I’m not going to lie. I can’t say that I was in love with Days 3-4. On Saturday evening, there was a point when I began to think that maybe my mind was unchangeable. Perhaps, I couldn’t focus enough on what I was reading because I was too busy dwelling on what I was feeling. Sometimes it feels like I have a laundry list of things that are on my mind and stopping me from feeling happy. I am consistently trying to think of all the amazing things I have and block out the few hurdles that are set before me. On Friday, I took those blocks down and let everything that I had been trying to keep at bay consume me. When I got home from a friend’s birthday party Friday night, I was in no mood for meditating. Thankfully, the book read my mind and it did not call for it that evening. As sad as it sounds, I wanted to sit there and just reflect on everything that was causing any kind of grief in my life. I let it all in and let it all out (in the form of some crocodile tears). A funny thing happened as I sat there sifting mascara out of my eyes. I started to have an internal conversation with myself over why certain things were happening/ had happened. This was kind of new for me. In the past, I would get drunk, feel sorry for myself, cry, eat some chocolate and then get over it (in the sense of not letting it bother me for the rest of the night). This time, I pushed past the feeling sorry for myself and started to think of how everything happens for a reason and how I was determined to come out the other side of this a better and happier person. Sometimes we need things in our life that push us and often times those things feel horrible when you are in the moment. If we can’t see beyond the bad, we can never welcome the good. I am not saying that I live by this 24/7 (if I did I wouldn’t need to be reading this book). I have many times where I convince myself that it actually feels worse to try and be positive. Sometimes when I am in the thick of something “bad” and someone tries to get me to see the positives, the only thing that puts an internal smile on my face is envisioning me shanking them. Let’s just say I’m a work in progress.
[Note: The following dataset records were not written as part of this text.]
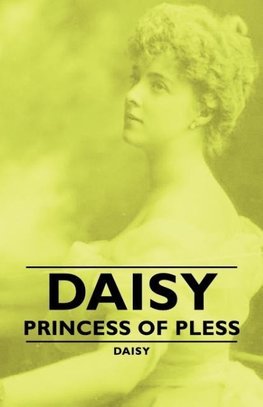 Daisy - Princess of Pless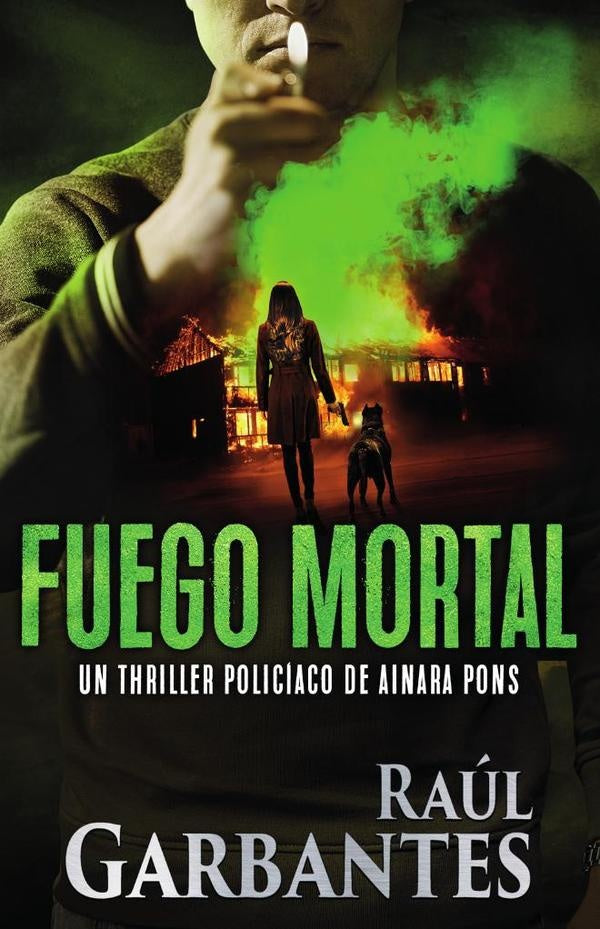 Fuego mortal | Ra?l Garbantes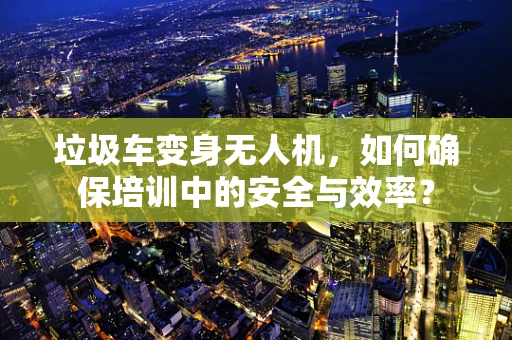 垃圾车变身无人机，如何确保培训中的安全与效率？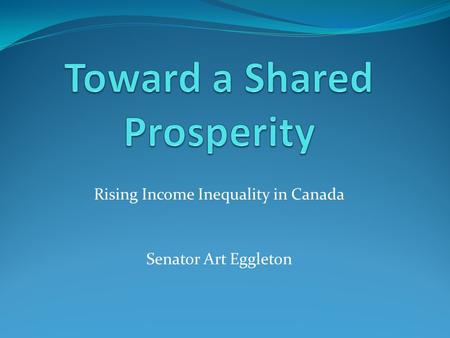 Rising Income Inequality in Canada Senator Art Eggleton.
Ok, so let’s step back from what is sure to be my eventual murder rap and continue with Day 3 of the book.
“Love did not create this”
This is actually a pretty important thing to keep in mind. If you are going to let in the positive vibes, you have to remind yourself that all of the negative thoughts are coming from a place that can be overturned or replaced. The only assignment for the day was to write yourself a letter, sign it and then put it in a spot in your place that you tend frequent a lot throughout the day. Naturally, I stuck mine on the front of my fridge. The letter goes a little something like this:
Dear Inner Guide,
I am committed to transforming my fears to love. I will open my heart and mind to love and I will let my intuition guide me. I welcome all the spiritual assignments that may come and I am ready, willing and able to smother my fears with the light of love. I choose to see love instead of fear.
Day 4 is all about gratitude. I like the idea of gratitude because it forces you to think about all the good things in your life which kind of makes you realize what a kick in the ass you need for constantly ignoring those aspects. like day 1 and 2, readers are instructed to make a list. This time, I am to list the top 10 things that I am grateful for….so here goes nothing.
- Great Parents and a strong relationship with them
- Good friends
- Making good money for my age
- My health
- A roof over my head
- Being attractive
- An education
- Creative skills
- Sense of humour
- Living in Toronto
Ok, so those may have been the first 10 things that came to my head, but they are things to be grateful for nonetheless. Anyways, after writing out some things I am grateful for, I am instructed to go back to day one, look at the “fears” that I wrote down and then address the ways in which they could be seen as positives. I am not quite ready to share those yet (I mean one of my fears is being vulnerable afterall). So that is day 3 – 4. Learning to recognize the things that fear and negativity have caused while appreciating the things that love and positivity have allowed to flourish. Day 5 is on forgiveness….that should be a good one. I have a tendency to forgive others far too easily while often times holding myself on the hook in their place.
Now I am off the watch the final episode in the 4th season of Arrested Development. I was thinking how quickly 15 episodes go by but then I realized it was 9:30pm and I clearly need to get a life. Jokes. Is there anything better than sitting in your pj’s, eating a late-night dinner and watching copious amounts of a great show? Probably.
Day 5 Affirmation: I forgive myself for choosing fear. Today I choose love instead.